··· TASK INPUTS

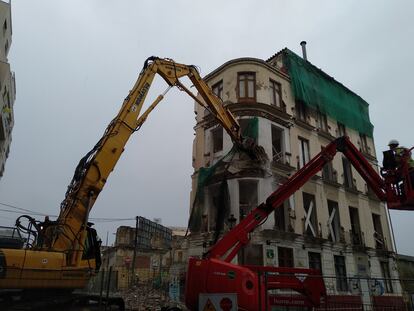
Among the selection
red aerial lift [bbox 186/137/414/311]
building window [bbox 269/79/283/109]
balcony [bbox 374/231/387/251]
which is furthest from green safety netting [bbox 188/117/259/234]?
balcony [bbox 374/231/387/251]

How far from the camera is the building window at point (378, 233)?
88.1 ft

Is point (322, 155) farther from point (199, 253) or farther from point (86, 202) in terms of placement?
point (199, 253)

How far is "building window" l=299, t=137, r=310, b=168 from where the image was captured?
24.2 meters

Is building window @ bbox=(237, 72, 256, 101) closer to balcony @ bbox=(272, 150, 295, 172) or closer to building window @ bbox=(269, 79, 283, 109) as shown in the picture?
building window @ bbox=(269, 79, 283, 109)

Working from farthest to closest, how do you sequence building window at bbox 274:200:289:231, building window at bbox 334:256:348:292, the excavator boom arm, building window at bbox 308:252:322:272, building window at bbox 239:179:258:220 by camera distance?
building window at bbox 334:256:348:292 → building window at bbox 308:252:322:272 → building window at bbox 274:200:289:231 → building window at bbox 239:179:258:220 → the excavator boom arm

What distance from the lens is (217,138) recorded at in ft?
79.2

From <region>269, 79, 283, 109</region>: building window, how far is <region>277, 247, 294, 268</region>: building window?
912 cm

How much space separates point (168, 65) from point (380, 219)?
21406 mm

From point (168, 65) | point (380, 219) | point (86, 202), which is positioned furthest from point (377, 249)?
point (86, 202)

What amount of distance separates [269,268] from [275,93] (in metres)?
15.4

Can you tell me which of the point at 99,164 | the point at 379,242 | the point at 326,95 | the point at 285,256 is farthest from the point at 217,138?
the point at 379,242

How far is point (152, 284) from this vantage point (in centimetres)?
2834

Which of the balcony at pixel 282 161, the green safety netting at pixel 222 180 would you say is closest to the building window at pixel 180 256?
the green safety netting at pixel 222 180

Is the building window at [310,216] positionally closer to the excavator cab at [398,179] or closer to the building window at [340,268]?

······

Write out every row above word for word, leaving out the pictures.

» RESPONSE TO THE EXERCISE:
Among the selection
red aerial lift [bbox 186/137/414/311]
building window [bbox 269/79/283/109]
balcony [bbox 374/231/387/251]
which is furthest from green safety netting [bbox 188/117/259/234]?
balcony [bbox 374/231/387/251]

How far from the camera is the building window at point (378, 233)?
88.1 ft

Is point (322, 155) farther from point (199, 253) or farther from point (86, 202) in terms of placement?
point (199, 253)

How far is "building window" l=299, t=137, r=310, b=168 from where the image was captured?
24.2 meters

Is building window @ bbox=(237, 72, 256, 101) closer to balcony @ bbox=(272, 150, 295, 172) or closer to building window @ bbox=(269, 79, 283, 109) as shown in the picture?
building window @ bbox=(269, 79, 283, 109)

Working from farthest to closest, how do you sequence building window at bbox 274:200:289:231, building window at bbox 334:256:348:292, the excavator boom arm, building window at bbox 308:252:322:272, building window at bbox 239:179:258:220 by camera distance?
building window at bbox 334:256:348:292 → building window at bbox 308:252:322:272 → building window at bbox 274:200:289:231 → building window at bbox 239:179:258:220 → the excavator boom arm

What distance from the lens is (217,138) recorded at in ft?
79.2

From <region>269, 79, 283, 109</region>: building window, how far is <region>277, 247, 294, 268</region>: building window?
912 cm

How much space separates point (168, 65) from point (380, 219)?
21406 mm

From point (168, 65) | point (380, 219) | point (86, 202), which is positioned furthest from point (377, 249)?
point (86, 202)

What amount of distance separates [269,268] from [275,93] (in metres)?
15.4

Can you tell me which of the point at 99,164 | the point at 379,242 | the point at 326,95 | the point at 285,256 is farthest from the point at 217,138?
the point at 379,242

How far is point (152, 284) from this vantage point (in centimetres)?
2834

Which of the balcony at pixel 282 161, the green safety netting at pixel 222 180 would you say is closest to the building window at pixel 180 256?
the green safety netting at pixel 222 180

Is the building window at [310,216] positionally closer to the excavator cab at [398,179] or closer to the building window at [340,268]?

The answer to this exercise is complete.